Literature DB >> 19525787

Diagnostic features of sciatica without lumbar nerve root compression.

Mitsunori Yoshimoto1, Satoshi Kawaguchi, Tsuneo Takebayashi, Satoshi Isogai, Yoshiaki Kurata, Shinsuke Nonaka, Gosuke Oki, Ima Kosukegawa, Toshihiko Yamashita.   

Abstract

STUDY
DESIGN: Retrospective case series review of patients showing sciatica without radiographic evidence of nerve root compression.
OBJECTIVE: To elucidate clinical features of sciatica caused by extralumbar spinal lesions.
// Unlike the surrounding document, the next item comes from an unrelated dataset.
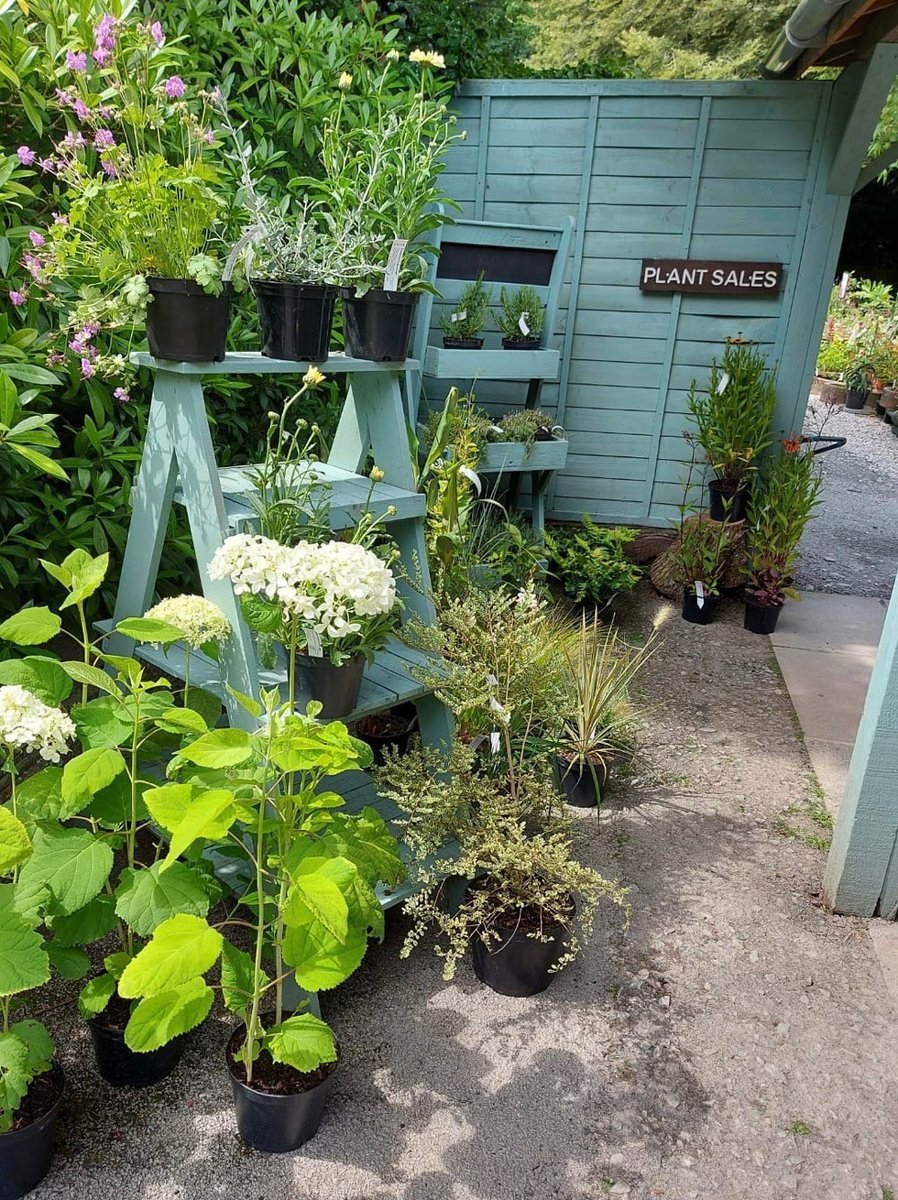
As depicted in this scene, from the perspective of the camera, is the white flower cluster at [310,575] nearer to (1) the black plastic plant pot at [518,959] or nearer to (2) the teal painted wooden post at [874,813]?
(1) the black plastic plant pot at [518,959]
SUMMARY OF BACKGROUND DATA: Sciatica caused by extralumbar spinal lesions has been reported sporadically. Given the paucity of case series studies, however, the pathology and clinical features of such sciatica remain not fully understood.
METHODS: Sixty-one patients who presented with persistent sciatica were examined with lumbar magnetic resonance (MR) imaging. Of these, the records of patients showing no detectable nerve root compression in MR images were reviewed with respect to demographics, neurologic status, further diagnostic procedures, treatments, and treatment outcomes.
RESULTS: Of 61 patients, 10 (16.4%) showed sciatica and a lack of nerve root compression in the lumbar MR imaging. In demographics, there was female sex dominance (9 patients) and right side preference (9 patients). Eight patients exhibited sensory disturbance beyond a single dermatome. Piriformis syndrome was diagnosed in 3 patients and 5 patients were considered to have sacral plexus pathologies associated with gynecologic conditions such as ectopic endometriosis, ovarian cyst, and pregnancy. A review of the literature also supported the right side preference in sciatica associated with gynecologic conditions.
CONCLUSIONS: Piriformis syndrome and gynecologic conditions account for most cases of extralumbar spinal sciatica. Female sex, right side involvement, and overlapping sensory disturbance are suggestive of extralumbar spinal sciatica associated with gynecologic conditions.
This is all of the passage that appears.